Hospital Coughs Up $300,000 in Vaccination Lawsuit

We've been here before. Employers (often hospitals) require employees to get vaccines. Some employees object on religious or disability grounds. They get fired. Litigation ensues.

You can read my prior analysis of such issues here, here, or here. To cut to the chase, the employer can prevail by showing that either:

  • The employer cannot accommodate the vaccine-less employees without incurring an undue hardship; or 
  • The lack of vaccine poses a direct threat to health or safety.
This should be relatively easy to establish in a hospital, right? Kids, the elderly, and people with compromised immune systems are all over the place. So, why did a Pennsylvania hospital cough up $300,000 to settle an EEOC lawsuit?

Well, per the Complaint, the hospital did accommodate some people by exempting them from the vaccine requirement so long as they wore a face mask.
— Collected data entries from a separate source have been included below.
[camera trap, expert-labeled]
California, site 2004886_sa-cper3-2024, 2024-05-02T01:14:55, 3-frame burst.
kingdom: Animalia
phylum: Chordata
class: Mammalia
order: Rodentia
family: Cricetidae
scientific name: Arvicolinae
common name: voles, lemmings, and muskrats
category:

It becomes harder to argue that an exemption from the vaccine requirement imposes an undue hardship or direct threat when they're handing out accommodations like this. 

For reasons that are not clear, the hospital allegedly declined to grant the accommodation to other employees. Again, per the Complaint, the employees' religions included Russian Orthodox, Baptist, Methodist, Mysticism, and more. One employee allegedly submitted Bible passages and had her priest contact the hospital (this sounds like a sincerely held religious belief, am I right?).

Bottom line: If employers are going to make vaccines mandatory, they need to either hold a hard line (in cases where vaccine-less employees pose a threat to the health or safety or patients or otherwise impose an undue hardship, for example); or, consistently accommodate employees with sincerely held religious beliefs (or disabilities).